Hiçbir yer tüm belirsizliğine, tarifsiz bırakmasına karşın coğrafi bir alanı da çağrıştırıyor. Ancak coğrafya artık, aydınlanma çağının “keşfedilmeyi bekleyen” kıtaları, adaları, egzotik coğrafyaları değildir. Coğrafya her zamankinden çok daha fazla ekolojik öğelerle ele almak durumunda. Mevcut yaşama biçiminin geldiği noktada Dünya’nın sürdürülebilirliğinin, suni devlet sınırlarının, kültürel orijinalliğinin ve safi köklerimizin birer modern aldatmaca olduğu apaçık şekilde ortadadır. Her canlı bütünleşik dünya ekosisteminin ancak bir parçasıdır. Herhangi bir canlı bir diğerinden ne daha özel ve ne de daha niteliklidir. Avrupa’nın, Amerika’nın büyük kentlerinde Asyalı, Afrikalı gettolarının büyümesinin nedeni olarak süregelen kolonyalizmi göstermek uç bir yorum olmayacaktır. Bu bakımdan dünyanın hangi yöresinde olduğun değil, “o yörenin” küresel ağdaki konumunu önem arz edecektir. Bu nedenle de Doğan’ın ve Akıl’ın “hiçbir yeri” ne bir ütopik çağrı ne de distopik bir uyarı niteliğindedir. Esasında, “hiçbir yer” olmayan bir yeri imliyor. Bu olmayan yer sergideki işlerle birlikte düşünüldüğünde “eksik” bir yerdir.
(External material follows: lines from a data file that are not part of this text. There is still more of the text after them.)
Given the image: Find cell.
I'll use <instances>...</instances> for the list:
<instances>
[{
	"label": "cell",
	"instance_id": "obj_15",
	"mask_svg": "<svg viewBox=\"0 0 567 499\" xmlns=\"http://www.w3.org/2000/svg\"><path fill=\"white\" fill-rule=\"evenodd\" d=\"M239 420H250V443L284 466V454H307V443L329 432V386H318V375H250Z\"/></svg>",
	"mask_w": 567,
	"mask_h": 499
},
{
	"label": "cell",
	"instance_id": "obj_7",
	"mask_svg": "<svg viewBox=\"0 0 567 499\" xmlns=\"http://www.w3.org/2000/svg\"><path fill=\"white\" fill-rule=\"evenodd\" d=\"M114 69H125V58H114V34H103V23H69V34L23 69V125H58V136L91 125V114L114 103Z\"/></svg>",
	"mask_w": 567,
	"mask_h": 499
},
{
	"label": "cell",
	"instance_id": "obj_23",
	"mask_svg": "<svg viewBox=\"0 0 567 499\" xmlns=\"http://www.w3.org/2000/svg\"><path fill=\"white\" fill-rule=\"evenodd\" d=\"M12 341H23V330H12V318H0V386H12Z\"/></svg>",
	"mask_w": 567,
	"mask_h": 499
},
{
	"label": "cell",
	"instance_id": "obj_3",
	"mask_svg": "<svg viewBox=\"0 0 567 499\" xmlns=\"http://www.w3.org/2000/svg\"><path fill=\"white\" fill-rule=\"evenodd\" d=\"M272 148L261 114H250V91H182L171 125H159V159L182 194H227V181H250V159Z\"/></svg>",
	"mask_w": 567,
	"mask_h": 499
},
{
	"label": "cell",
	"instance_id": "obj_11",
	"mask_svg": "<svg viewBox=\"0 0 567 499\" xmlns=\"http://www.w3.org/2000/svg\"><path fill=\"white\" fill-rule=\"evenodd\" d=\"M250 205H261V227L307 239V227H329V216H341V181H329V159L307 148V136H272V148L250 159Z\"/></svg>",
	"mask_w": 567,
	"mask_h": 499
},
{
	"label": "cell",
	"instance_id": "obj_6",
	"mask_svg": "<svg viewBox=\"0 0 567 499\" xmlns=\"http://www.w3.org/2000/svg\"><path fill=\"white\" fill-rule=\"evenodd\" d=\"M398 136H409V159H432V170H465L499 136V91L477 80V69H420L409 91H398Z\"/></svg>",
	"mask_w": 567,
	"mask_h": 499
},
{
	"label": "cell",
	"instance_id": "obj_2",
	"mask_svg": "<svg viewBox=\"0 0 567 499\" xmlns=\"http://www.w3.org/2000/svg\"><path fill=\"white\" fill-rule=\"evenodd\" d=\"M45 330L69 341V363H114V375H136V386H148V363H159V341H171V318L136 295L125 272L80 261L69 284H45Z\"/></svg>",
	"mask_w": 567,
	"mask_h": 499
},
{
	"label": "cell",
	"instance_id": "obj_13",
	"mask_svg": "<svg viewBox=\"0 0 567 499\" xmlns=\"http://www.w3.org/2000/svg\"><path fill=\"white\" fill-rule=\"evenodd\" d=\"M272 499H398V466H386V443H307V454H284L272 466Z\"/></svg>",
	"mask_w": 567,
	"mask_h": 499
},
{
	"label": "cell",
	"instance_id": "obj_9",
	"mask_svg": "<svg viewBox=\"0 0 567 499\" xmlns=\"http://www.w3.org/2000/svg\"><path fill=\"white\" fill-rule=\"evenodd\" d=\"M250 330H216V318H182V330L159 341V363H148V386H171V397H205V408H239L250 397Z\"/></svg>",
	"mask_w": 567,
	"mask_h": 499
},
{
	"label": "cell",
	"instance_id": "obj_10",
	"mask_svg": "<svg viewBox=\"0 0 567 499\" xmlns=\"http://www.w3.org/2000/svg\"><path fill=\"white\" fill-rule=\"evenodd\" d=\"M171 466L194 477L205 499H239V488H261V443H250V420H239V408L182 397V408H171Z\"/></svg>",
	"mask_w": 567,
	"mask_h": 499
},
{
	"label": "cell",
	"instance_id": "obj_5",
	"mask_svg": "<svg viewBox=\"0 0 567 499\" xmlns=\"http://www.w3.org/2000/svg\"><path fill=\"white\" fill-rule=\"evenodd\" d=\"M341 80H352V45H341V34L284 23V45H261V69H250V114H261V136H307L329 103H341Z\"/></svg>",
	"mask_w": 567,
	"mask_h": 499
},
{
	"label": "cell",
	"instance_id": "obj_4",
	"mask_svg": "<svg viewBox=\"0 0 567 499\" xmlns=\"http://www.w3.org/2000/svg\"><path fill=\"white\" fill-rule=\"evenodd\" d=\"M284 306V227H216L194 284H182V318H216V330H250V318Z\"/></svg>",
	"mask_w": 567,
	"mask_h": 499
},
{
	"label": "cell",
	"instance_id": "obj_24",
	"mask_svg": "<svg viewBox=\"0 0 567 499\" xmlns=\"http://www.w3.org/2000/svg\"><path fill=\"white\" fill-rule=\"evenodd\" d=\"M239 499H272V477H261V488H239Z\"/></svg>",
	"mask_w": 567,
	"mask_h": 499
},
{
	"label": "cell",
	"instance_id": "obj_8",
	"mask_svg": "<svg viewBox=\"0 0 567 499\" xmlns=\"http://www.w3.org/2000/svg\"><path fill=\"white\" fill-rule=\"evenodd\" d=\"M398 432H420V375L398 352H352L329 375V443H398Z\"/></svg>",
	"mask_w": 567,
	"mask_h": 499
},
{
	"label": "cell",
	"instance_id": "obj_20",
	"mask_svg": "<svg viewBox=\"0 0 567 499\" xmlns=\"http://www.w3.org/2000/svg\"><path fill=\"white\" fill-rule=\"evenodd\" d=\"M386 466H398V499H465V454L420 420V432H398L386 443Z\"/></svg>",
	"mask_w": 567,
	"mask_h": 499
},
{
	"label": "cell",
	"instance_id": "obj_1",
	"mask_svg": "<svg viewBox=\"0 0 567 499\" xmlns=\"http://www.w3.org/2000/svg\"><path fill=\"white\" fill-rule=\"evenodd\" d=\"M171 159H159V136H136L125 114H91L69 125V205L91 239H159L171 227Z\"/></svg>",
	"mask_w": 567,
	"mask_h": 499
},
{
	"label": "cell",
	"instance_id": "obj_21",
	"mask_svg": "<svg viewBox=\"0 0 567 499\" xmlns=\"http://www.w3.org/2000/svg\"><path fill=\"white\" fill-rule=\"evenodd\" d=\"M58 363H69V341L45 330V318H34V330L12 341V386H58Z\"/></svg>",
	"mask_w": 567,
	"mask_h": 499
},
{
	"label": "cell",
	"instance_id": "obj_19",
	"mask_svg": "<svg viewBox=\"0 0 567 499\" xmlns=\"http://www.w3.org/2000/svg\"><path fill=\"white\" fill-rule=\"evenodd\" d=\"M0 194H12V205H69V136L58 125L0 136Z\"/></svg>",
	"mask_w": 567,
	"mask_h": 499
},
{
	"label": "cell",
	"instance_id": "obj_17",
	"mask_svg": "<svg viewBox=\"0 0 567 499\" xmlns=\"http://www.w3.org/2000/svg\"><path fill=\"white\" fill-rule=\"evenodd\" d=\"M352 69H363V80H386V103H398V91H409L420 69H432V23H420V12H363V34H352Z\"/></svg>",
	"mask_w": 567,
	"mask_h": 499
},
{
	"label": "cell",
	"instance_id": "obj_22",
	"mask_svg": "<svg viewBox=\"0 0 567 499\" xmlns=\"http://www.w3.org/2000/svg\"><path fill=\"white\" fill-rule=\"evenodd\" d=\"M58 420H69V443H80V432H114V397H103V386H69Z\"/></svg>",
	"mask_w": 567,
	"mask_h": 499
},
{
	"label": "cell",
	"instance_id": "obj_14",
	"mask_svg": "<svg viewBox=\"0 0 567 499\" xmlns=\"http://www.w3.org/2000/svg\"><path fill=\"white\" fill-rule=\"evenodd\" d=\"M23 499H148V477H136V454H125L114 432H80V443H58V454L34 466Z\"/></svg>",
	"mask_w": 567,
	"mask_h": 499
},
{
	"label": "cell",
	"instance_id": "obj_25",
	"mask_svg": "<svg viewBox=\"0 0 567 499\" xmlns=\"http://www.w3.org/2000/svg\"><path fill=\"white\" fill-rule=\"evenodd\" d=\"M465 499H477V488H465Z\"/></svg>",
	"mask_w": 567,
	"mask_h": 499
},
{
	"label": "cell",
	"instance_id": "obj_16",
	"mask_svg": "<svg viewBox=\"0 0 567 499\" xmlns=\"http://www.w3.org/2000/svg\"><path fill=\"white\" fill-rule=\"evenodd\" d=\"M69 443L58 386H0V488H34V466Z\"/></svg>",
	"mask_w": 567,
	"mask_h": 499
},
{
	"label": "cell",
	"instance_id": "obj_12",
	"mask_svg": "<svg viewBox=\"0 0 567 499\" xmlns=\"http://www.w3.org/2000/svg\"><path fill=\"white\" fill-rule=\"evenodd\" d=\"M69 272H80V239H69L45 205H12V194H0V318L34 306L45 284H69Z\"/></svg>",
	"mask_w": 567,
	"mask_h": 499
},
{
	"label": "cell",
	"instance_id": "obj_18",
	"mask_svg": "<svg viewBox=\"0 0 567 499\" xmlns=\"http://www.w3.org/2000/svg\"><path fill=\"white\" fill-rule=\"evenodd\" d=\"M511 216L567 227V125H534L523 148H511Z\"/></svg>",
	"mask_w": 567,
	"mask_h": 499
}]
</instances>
Modern insanı tarif etmeye başladığımızda zaman-mekân ve ona bağlı kriterlere öncelik verildiğini görüyoruz. Ancak Doğan ve Akıl, tarifsiz bir coğrafyayı kurguladıkları “hiçbir yer” ile izleyiciye yaratabilecekleri ancak herhangi bir veri sunmadıkları bir “alan” ikram ediyorlar. Zaman-mekânın ortadan kalktığı noktada, insan, mevcut kültürel değerlerinin pek çoğundan soyutlanıyor. Böylece bilmediği coğrafyada çıplak bir canlı olarak insan, kadim soruyla baş başa kalıyor: “Kimim ben, biz kimiz ve burası neresi?”